Day 6... to the wine region of Barossa.
First stop, to the Whispering Wall of Williamstown. The Whispering Wall is in fact the retaining wall of the Barossa Reservoir built in the early 20th century. The dam was a revolutionary engineering feat in its day and attracted attention from all over the world, right up to today judging by the number of tourists that we saw though the place is not too assessible.
What draws visitors is its unique acoustic effect. We tried it and Sophia was at one end talking to us, which was about 100 metres away. We could hear her voice clearly.
Further away was the Lyndoch Hill Rose Garden. Apparently there are 30,000 roses here, and some of the shrubs were planted by royalty or celebrities.
These tractors made of hay along the roadside just reminded me of Hokkaido.

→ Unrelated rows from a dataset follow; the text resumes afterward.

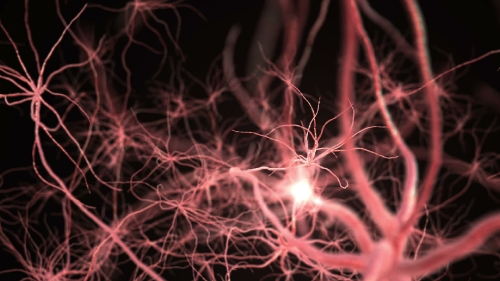 Neurone synapse network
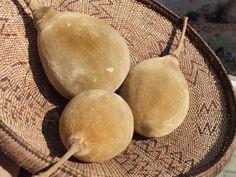 Adansonia digitata / Baobab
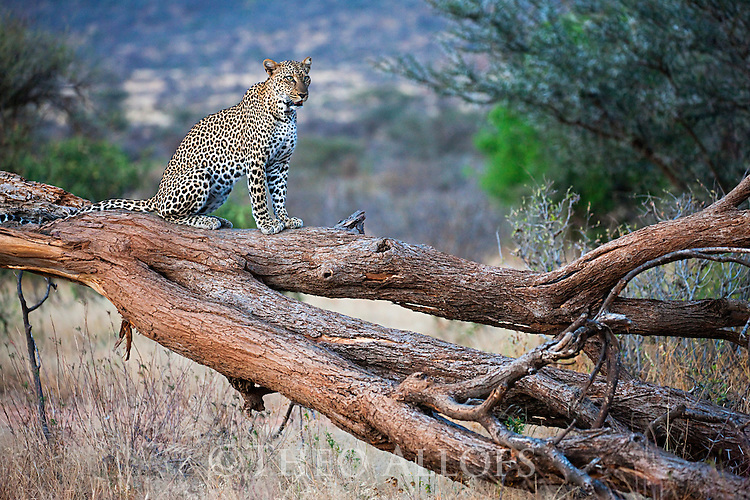 Kenya, Samburu, leopard in tree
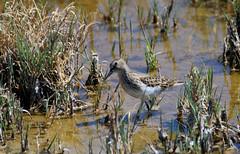 Small Bird Jungle -- Western Sandpiper (Calidris mauri); Belen Wetlands, NM [Lou Feltz] (deserttoad) Tags: bird wildbird wildlife nature newmexico shorebird sandpiper park reflection water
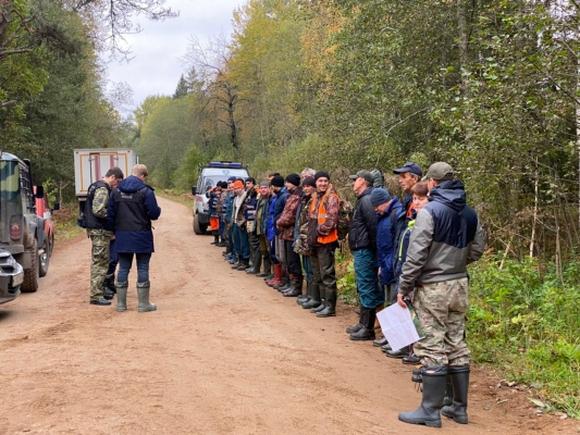 Тело пропавшего в Тверской области подростка нашли в лесу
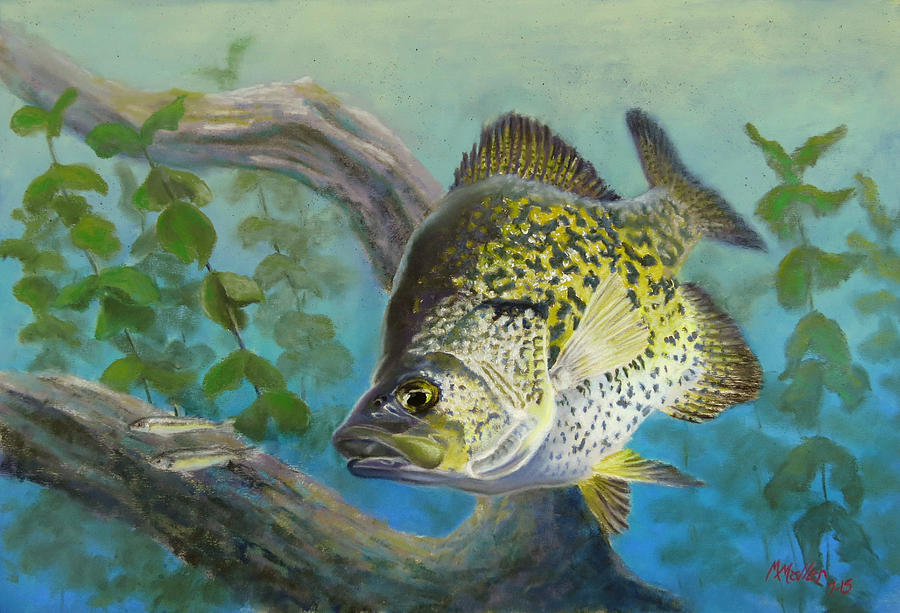 Crappies Twofer by Marcus Moller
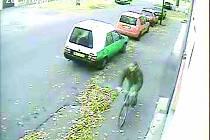 Lupič prchající na kole od závor na Drahelice k místničce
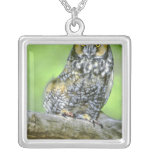 USA, Colorado. Portrait of long-eared owl Silver Plated Necklace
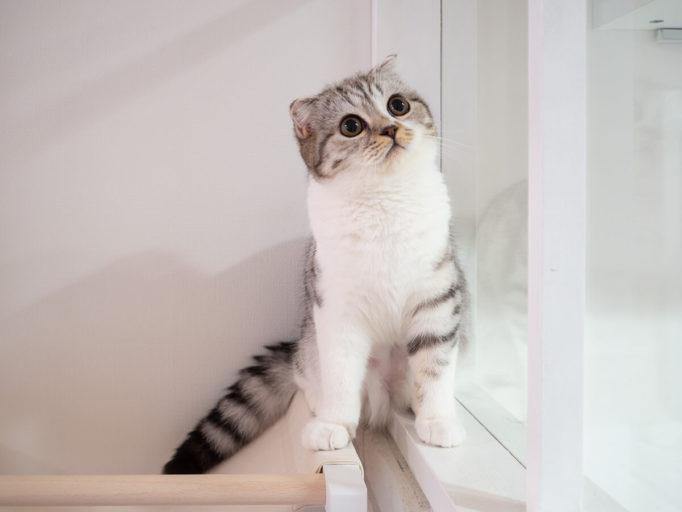 ハンモックに立つ猫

Lunchtime came and we headed straight for Elizabeth Street in Tanunda in search for food.
But first, to the Apex Bakery. First fired up in 1924, the wood oven used in this bakery has been going ever since, making it Australia’s longest continuously fired oven. The breads and yeast cakes that emerge from its hallowed doors are as much a part of the Barossa’s food culture as any wurst or wine. We stocked up on some legendary cookies which were really nice.
This black and white photo is quite fitting to the history of the bakery. Along the street, there were a number of eateries and cafes. We chose this one as the German spread seemed quite authentic.
Our choice was indeed good as the wurst trio that we had was really good.
Next stop, to the Barossa Vintage Festival, which is the highlight of the day, and for me, the main attraction of the whole trip.
The Festival Ball remains a signature event of the festival, where cellars open their doors for tasting and sale, crowds throng huge winery compounds, and a range of community driven events including art and craft, music, literature, heritage, and of course food and wine congregate to give the festival a truly carnival feel.
The Barossa Vintage Festival has evolved to become the premier wine tourism festival in Australia, and is the jewel in the Barossa events calendar. Our timing for this trip, although not planned for this festival, is just impeccable, as the Barossa Vintage Festival only happens once in 2 years. Here we are at the heart of the festival, where there are live music and performances, and of course food and wine. A vintage car from Seppelt Wines, of one of the 2 founders winery personalities Colin Gramp (Orlando Wines) and Bill Seppelt (Seppelt Wines) who concieved the idea for the festival in 1938. A fire truck was on display. The friendly firemen helped both kids up to have a taste of being a rescuer.
After leaving the carnival, we stopped by Maggie Beer's Farm Shop. Not many photos but here is one with Heidi's big head.
Dinner time came and we headed to Peter Seppelt Wines Grand Cru Wood Oven Restaurant... what a long name. The place was really in the middle of nowhere, even our GPS couldn't lead us to the exact location. It was only after a bit of guessing and driving that we saw a board that pointed us to the place.
Sophia googled for this restaurant while planning for the trip and made a reservation. Booking is essential as they are only opened on Friday and Saturday evenings, and for lunch on Sunday. Great planning and timing again. Here she is, either annoyed by Oliver, Heidi, or me.
The place is really cool, with their own wood ovens. The owner is also friendly and has several huge dogs.
Children-friendly with white papers laid out and crayons for the budding artists.
This foccacia was really yummy.
Gourmet pizzas... not as good as the foccacia though.